Che impatto ha avuto l’uccisione di al-Sharif sulla redazione di Al Jazeera fuori e dentro Gaza?
Anas al-Sharif era un palestinese originario di Gaza, non un estraneo. Lui, Mohammad Qureiqaa e gli altri erano parte della loro terra, avevano famiglie lì, e si sentivano in dovere di difendere i loro diritti fondamentali come giornalisti e come esseri umani. Non volevano andarsene e continuavano a lavorare perché credevano nella verità e in chi la racconta. I colleghi di Anas non si arrendono. Continuano a lavorare perché credono che alla fine la vittoria sarà della verità e della realtà. Anas aveva scritto le sue ultime parole prima di essere ucciso, chiedendo che venissero pubblicate nel caso in cui fosse stato ucciso dagli israeliani. Diceva: “Ho lavorato per portare la verità fuori da Gaza, per raccontare al mondo cosa ci sta succedendo. Per favore, non abbandonate il mio messaggio e la mia strada”. Noi, come colleghi e amici, non ci arrenderemo. È nostro diritto e crediamo che alla fine la verità e la libertà di stampa prevarranno sull’occupazione israeliana.

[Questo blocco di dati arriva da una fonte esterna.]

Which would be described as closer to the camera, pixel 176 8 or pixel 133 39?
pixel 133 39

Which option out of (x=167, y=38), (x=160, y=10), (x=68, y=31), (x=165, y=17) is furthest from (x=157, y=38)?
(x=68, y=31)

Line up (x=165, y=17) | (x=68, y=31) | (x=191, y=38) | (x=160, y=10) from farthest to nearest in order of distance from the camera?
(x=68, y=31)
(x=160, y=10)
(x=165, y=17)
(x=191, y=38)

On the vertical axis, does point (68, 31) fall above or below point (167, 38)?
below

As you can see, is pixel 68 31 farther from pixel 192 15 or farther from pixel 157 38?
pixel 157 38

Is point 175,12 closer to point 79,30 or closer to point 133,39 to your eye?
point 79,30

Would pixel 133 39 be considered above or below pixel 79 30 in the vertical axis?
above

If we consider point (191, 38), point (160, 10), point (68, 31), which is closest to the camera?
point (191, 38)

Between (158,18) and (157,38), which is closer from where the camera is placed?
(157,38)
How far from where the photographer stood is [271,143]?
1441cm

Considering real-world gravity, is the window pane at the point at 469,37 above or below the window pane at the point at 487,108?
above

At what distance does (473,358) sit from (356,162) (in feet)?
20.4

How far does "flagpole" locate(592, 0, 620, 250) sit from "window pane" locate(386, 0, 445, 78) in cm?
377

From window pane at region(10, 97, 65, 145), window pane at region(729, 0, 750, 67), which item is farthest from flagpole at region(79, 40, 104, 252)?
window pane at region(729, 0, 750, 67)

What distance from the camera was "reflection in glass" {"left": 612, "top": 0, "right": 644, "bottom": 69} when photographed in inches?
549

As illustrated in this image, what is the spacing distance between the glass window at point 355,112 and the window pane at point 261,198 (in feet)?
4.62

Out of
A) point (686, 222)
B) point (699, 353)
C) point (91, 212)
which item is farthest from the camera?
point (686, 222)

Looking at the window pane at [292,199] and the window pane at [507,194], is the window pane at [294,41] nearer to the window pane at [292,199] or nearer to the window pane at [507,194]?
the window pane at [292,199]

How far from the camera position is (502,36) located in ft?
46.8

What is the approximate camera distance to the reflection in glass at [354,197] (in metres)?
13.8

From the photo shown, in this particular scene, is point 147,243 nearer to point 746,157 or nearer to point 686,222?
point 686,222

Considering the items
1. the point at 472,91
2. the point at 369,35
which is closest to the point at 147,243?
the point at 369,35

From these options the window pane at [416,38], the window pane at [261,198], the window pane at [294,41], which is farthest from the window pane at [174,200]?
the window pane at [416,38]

Cosa chiedete alla comunità internazionale e ai giornalisti di tutto il mondo?
Dove sono le organizzazioni internazionali? Dove sono i giornalisti di tutto il mondo? È il momento di solidarizzare con i colleghi di Gaza, di stare al loro fianco, di alzare la vostra voce e dire che bisogna proteggere i giornalisti e fermare questi crimini. Oggi non sappiamo chi sarà la vittima di domani.